Raketen vor der Haustür
Niemand hat es gern, wenn tödliche Waffen in seiner unmittelbaren Nähe stationiert werden — den Russen wollen wir das aber zumuten. Eine Satire.
Die Warschauer-Pakt-Westerweiterung — nie gehört? Natürlich nicht, denn eine solche hat es nicht gegeben. Umgekehrt ist die NATO seit 1989 immer weiter gen Osten vorgedrungen, das Einverständnis der davon Bedrohten einfach voraussetzend. Im Zusammenhang mit dem Ukraine-Russland-Konflikt und allgemein dem West-Ost-Konflikt wurde dieses Argument schon öfters angeführt: Wie würden die USA reagieren, wenn eine fremde Macht Raketen unmittelbar an ihren Grenzen stationierte, welche binnen Minuten in den Großstädten des Landes explodieren könnten? Man mag sich das nicht ausmalen. Sollte man aber, um sich besser in den globalen „Gegner“ einfühlen zu können. Der Autor spinnt diesen Grundgedanken in vielen erhellenden Details weiter.
Aus vertraulichen Geheimdienstquellen wurde bekannt, dass China beabsichtigt, in nächster Zeit ein Verteidigungsbündnis mit einigen südamerikanischen Staaten und Mexiko einzugehen. Als Abwehrmaßnahme gegen einen möglichen Raketenangriff des Iran oder Nordkoreas ist geplant, ein Raketenabwehrsystem an der mexikanischen Grenze zur USA zu stationieren. In Folge sollen dann Mittelstreckenraketen, die mit Atomsprengköpfen ausgerüstet werden können, in das Abwehrsystem einbezogen werden.
Des Weiteren beabsichtigt China, Militärstützpunkte in mehreren mittelamerikanischen Ländern, in Kanada sowie auf Kuba zu errichten. Außerdem sollen in Kooperation mit Russland Raketen-Schutzschilde und Langstreckenraketen an der nordsibirischen Grenze aufgestellt werden, um eventuellen Angriffen aus Schurkenstaaten wirkungsvoll begegnen zu können.
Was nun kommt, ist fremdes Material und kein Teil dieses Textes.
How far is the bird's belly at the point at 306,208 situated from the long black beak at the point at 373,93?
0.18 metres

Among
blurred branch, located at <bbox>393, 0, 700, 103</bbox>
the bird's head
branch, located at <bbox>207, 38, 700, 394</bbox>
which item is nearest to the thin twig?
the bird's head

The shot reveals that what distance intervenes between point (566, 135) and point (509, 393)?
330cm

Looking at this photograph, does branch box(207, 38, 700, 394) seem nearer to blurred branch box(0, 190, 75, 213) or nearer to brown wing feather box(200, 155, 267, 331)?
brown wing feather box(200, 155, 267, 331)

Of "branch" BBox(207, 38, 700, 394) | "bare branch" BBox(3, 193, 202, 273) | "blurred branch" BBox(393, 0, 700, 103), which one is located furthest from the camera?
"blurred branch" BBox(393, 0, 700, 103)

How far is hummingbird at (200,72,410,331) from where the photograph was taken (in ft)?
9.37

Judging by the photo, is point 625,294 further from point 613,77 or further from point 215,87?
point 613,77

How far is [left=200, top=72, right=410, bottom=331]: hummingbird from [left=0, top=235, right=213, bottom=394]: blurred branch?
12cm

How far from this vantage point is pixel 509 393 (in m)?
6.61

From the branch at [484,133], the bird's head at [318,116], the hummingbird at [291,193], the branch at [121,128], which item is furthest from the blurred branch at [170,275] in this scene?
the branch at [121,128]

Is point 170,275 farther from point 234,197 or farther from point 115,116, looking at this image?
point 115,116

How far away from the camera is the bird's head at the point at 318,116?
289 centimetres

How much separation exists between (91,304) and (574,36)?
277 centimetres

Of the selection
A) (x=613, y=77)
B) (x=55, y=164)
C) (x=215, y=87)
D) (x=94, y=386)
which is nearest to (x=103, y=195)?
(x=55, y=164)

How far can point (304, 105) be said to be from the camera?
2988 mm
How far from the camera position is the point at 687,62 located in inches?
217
Die US-Regierung hat diese Vorhaben als ernsthafte Bedrohung und Aggression verurteilt und scharf dagegen protestiert. Aus Washington war zu vernehmen, man werde unverzüglich entsprechende Abwehrmaßnahmen gegen eine militärische Einkreisung der USA ergreifen. Ebenso werde man die seit Längerem zu registrierenden Versuche, die Vereinigten Staaten durch Subversion zu destabilisieren, unterbinden.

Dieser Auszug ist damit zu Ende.